Lynsey Addario

Lynsey Addario

Lynsey Addario

November 7, 2023

Kursat Bayhan – Courtesy of Penguin Press

Pulitzer Prize-Winning Photojournalist

Lynsey Addario is a Pulitzer Prize-winning photographer who has covered every major conflict and humanitarian crisis of her generation. She spent most of 2022 on assignment in Ukraine for The New York Times, where she continues to document the atrocities of war. Prior to Ukraine, she has documented conflicts and war in Afghanistan, Iraq, Darfur, Libya, Syria, Lebanon, South Sudan, Somalia, and Congo. Her New York Times bestselling memoir, It’s What I Do, chronicles her personal and professional life as a photojournalist coming of age in the post-9/11 world, including the story of her own kidnapping, along with three other New York Times journalists, by Moammar Gadhafi’s soldiers in Libya in March 2011.

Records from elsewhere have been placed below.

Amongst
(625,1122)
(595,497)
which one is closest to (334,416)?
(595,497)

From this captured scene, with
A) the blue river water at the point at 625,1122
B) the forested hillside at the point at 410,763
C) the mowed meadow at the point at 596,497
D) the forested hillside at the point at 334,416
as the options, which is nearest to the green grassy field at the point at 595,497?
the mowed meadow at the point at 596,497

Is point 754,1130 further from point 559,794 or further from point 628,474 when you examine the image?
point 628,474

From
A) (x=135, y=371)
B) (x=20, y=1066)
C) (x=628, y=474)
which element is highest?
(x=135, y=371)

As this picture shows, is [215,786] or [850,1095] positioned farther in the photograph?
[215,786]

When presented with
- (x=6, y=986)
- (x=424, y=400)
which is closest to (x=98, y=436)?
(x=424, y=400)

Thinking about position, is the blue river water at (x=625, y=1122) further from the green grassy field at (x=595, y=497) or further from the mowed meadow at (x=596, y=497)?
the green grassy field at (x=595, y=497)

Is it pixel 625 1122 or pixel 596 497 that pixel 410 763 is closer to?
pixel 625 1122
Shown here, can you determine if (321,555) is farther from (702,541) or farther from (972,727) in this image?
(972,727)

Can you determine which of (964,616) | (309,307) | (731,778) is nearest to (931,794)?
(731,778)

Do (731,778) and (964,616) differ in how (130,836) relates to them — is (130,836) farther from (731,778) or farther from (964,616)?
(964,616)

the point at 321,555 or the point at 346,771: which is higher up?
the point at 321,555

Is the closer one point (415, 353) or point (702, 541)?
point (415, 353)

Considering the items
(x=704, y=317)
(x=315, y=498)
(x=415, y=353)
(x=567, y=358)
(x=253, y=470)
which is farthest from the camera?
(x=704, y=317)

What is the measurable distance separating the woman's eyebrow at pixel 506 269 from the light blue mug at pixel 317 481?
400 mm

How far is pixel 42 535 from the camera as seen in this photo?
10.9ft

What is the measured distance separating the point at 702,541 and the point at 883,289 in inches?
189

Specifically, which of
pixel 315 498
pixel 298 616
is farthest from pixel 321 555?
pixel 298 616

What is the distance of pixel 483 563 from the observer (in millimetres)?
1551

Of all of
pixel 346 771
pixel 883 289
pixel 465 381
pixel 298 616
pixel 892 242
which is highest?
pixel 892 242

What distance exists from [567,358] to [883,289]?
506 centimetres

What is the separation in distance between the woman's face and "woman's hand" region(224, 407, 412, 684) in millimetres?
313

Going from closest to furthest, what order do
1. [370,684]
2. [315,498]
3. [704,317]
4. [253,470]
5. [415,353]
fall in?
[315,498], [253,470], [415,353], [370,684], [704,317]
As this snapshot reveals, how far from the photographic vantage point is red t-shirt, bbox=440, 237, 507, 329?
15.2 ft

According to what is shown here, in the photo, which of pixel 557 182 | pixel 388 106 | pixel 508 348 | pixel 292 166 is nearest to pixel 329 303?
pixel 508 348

Addario is a regular contributor to The New York Times, National Geographic, and TIME magazine. For her unparalleled coverage, she has earned nearly every major award in photojournalism, from the 2009 Pulitzer Prize for International Reporting and the Overseas Press Club’s Olivier Rebbot award for “Best Photographic Reporting from Abroad.” Addario has also been awarded a MacArthur Fellowship—aka “Genius” grant—to support her work, and has been nominated for an Emmy Award for her contributions to “The Displaced,” a series examining the lives of three refugee children displaced by war in Syria, Ukraine, and South Sudan. In early 2022, Pictures of the Year International named Addario “International Photographer of the Year.” Prior to Ukraine, Addario spent three years documenting Paralympian athlete Marieke Vervoort’s highly publicized battle for her right to die, in a New York Times feature story. She also regularly covers the worldwide refugee crisis and maternal mortality in the developing world.